The two-day competition featured preliminary networking opportunities, practice rounds, qualifiers and final rounds of competition.
This year, business students Jenna Evans, Aric Johnson and Elena Ascher were declared one of the winners with their pitch “Luftkuss” (“blowing kisses” in German). As Evans explained, Luftkuss is a hypothetical company of personalized lipstick in Munich, Germany, where customers could “come into the store and pick their own shade, flavour, and type of lipstick. They would also get to name their own lipstick.”
That idea beat out the competition of 25 other teams and in total about 150 participants.
“These are very healthy numbers for a business community in New Brunswick, and shows there’s an ecosystem here to support our entrepreneurs,” Lockhart said.
The competition aims to teach students how to improve their business plan and avoid idea stagnation, to get experience with real-world business individuals and to have the opportunity to network with fellow entrepreneurs and professionals.
You don’t have to be a business student to enter the Apex competition – Luftkuss was one of the only teams comprised entirely of business students.

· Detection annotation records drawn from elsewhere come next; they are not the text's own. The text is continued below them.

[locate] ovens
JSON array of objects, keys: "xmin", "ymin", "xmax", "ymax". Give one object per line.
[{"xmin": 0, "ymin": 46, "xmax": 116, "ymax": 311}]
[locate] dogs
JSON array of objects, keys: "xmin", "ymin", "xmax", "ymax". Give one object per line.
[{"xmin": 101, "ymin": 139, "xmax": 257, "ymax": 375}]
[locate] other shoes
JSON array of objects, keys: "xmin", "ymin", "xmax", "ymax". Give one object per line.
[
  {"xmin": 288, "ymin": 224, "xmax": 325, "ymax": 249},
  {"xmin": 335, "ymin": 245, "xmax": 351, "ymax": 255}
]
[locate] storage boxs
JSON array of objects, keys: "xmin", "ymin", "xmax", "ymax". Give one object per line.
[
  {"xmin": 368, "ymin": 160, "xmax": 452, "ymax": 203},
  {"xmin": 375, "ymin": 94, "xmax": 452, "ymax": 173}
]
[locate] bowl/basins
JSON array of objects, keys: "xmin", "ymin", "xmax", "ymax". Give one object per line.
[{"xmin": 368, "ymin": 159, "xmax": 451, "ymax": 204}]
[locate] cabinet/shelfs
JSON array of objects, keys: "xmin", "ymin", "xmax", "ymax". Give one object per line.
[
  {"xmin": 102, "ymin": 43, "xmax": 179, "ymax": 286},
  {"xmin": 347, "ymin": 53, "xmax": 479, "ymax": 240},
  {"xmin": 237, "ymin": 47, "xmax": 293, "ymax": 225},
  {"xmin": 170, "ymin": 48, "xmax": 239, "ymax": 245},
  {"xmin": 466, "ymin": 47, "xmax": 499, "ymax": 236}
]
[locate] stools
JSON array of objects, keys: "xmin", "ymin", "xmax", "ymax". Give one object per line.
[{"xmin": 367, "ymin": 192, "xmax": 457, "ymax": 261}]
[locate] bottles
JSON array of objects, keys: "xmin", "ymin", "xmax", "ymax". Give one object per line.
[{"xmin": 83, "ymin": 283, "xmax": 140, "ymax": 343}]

Students compete from a diverse range of faculties from engineering to arts.
“It’s really healthy for a student to get up in front of a room full of academic, private sector, and government employees all in one place,” Lockhart said.
Even if a team doesn’t place in or win the competition, students have received jobs from the connections they’ve made with professionals. Lockhart said the true purpose of the competition is to enable students to build strong connections that will help them in the future.
The Apex Business Plan Competition is looking to expand both in numbers and geographical range. This year’s competition included students from as far as Victoria, B.C. The competition also wants to expand internationally as Lockhart would like to see some schools from New England join the event.